In this post I will talk about common mistakes developers make when when using hash functions. Any hash function is required to meet the following two requirements.
- It must be easy to calculate for any possible message.
- It must return a fixed-size bit string irrespective of the length of the message.
Broadly speaking there are two types of hash functions: non-cryptographic hash functions and cryptographic hash functions. A cryptographic hash function is expected to also meet the two additional requirements below:
- It must be practically impossible to find the message given the hash (pre-image).
- It must be practically impossible to find two different messages with the same hash (hash collisions).
Developers often confuse between these two kinds of hash functions which leads to following problems.
- Using non-cryptographic hashes in place of cryptographic hashes has serious security consequences.
- Using cryptographic hashes in place of non-cryptographic hashes has severe performance problems (either memory or speed).
The .Net BCL provides both cryptographic and non-cryptographic hash functions. Cryptographic hash functions such as MD5, SHA-1, SHA512 etc. that are available in the System.Security.Cryptography namespace are primary designed for security purposes (like digital signatures). On the other hand, non-cryptographic functions like Object.GetHashCode() is not meant for security considerations but can be used for performance reasons (like fast string comparisons and hash-tables).
The rest of the blog post will demonstrate the fact that Object.GetHashCode is not a cryptographic hash and how it (and other low bit count hashes) can be defeated.
Birthday attacks are used to defeat the “hash-collision” requirement for crypto-hashes with small bit lengths. It is based on the theory of the Birthday Paradox, commonly seen in Probability Theory textbooks. The “paradox’ comes from the fact that in a group of 41 randomly selected people, there is more than a 90% chance that at least two people share the same birthday. Also, In a group of 57 people, there is more than a 99% chance that at least two people share the same birthday.
The fact can be easily extended to hash functions too: For a hash algorithm with bit-size N with uniform distribution, a set of 2^(N/2) random hashes (hashes of random data) has a very good probability that at least two hashes in the set are the same.

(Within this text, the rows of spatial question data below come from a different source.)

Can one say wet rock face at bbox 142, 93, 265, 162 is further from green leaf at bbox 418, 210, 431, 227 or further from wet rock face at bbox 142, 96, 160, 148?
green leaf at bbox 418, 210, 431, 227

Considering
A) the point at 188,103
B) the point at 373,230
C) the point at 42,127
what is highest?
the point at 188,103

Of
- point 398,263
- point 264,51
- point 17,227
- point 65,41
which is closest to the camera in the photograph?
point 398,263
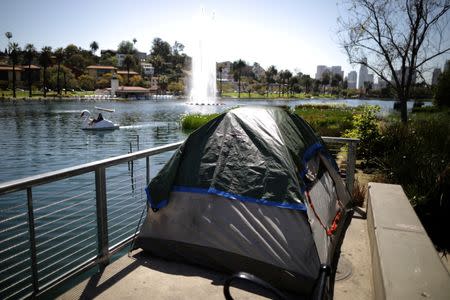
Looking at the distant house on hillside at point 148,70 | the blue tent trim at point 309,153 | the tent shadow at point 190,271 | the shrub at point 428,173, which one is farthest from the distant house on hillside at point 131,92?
the tent shadow at point 190,271

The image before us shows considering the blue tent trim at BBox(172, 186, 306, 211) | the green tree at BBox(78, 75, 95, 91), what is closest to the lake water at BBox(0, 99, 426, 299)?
the blue tent trim at BBox(172, 186, 306, 211)

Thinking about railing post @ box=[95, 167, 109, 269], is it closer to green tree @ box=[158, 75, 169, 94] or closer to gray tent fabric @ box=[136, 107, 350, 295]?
→ gray tent fabric @ box=[136, 107, 350, 295]

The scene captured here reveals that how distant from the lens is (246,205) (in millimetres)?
3803

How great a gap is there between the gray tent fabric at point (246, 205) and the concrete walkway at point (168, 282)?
149 mm

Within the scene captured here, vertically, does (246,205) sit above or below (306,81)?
below

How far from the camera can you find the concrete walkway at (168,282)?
3.53m

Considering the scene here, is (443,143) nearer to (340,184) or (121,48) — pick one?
(340,184)

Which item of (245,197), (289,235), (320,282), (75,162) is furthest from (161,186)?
(75,162)

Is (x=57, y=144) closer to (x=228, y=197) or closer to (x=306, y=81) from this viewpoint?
(x=228, y=197)

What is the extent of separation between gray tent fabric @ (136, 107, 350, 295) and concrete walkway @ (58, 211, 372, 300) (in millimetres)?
149

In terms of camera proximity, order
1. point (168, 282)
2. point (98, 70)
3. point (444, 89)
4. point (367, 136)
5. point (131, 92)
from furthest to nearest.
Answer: point (98, 70) → point (131, 92) → point (444, 89) → point (367, 136) → point (168, 282)

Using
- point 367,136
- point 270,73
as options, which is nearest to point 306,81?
point 270,73

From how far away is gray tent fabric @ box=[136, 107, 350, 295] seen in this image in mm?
3590

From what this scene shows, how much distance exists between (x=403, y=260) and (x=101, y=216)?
3206 millimetres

In our case, the GetHashCode returns an Int32 which makes N = 32. So, effectively it takes just 2^(32/2) = 65536 hashes of random data to find a hash collision (which is BAD and NOT SECURE). However it still takes 2^32 = 4294967296 iterations or random trials for a successful pre-image attack.

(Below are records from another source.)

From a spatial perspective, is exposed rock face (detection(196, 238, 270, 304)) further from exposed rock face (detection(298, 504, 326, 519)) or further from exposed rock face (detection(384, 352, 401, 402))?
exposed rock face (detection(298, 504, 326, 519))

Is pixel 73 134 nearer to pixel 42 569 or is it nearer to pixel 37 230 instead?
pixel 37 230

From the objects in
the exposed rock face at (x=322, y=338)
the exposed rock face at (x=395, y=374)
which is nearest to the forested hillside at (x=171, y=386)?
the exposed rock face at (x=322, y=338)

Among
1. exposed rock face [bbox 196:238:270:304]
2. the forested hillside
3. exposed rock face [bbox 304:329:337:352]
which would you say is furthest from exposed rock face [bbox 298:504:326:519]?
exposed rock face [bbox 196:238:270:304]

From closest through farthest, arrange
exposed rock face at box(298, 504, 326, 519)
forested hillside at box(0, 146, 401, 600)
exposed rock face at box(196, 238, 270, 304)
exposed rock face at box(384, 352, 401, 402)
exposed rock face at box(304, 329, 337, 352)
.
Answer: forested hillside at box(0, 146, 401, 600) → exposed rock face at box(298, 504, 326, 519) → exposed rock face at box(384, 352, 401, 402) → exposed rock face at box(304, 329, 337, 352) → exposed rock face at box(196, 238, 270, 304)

Here’s a C# program which find collisions on the String.GetHashCode() function. Here’s how it works:
- The program randomly generates 100,000 strings of fixed length (in the order of 65,536 but improves our chances)
- Hash of each of these strings is calculated by calling String.GetHashCode() and is stored along with the string in a list.
- The list is then searched for duplicate hashes (collisions) and strings with colliding hashes are reported via the command line (String –> Hash format).
- If duplicates are not found, we try again (we are bound to find one or more collisions very soon).
Here’s a snapshot of a sample run (results would vary between runs as the program uses random numbers).
As a conclusion, I’d like to emphasize the fact that when dealing with real-world problems, developers need to carefully assess the requirements of security and performance and appropriately use crypto and non-crypto hashing functions. After all, security (or performance) of an application is only as strong (or as fast) as its weakest (or slowest) link.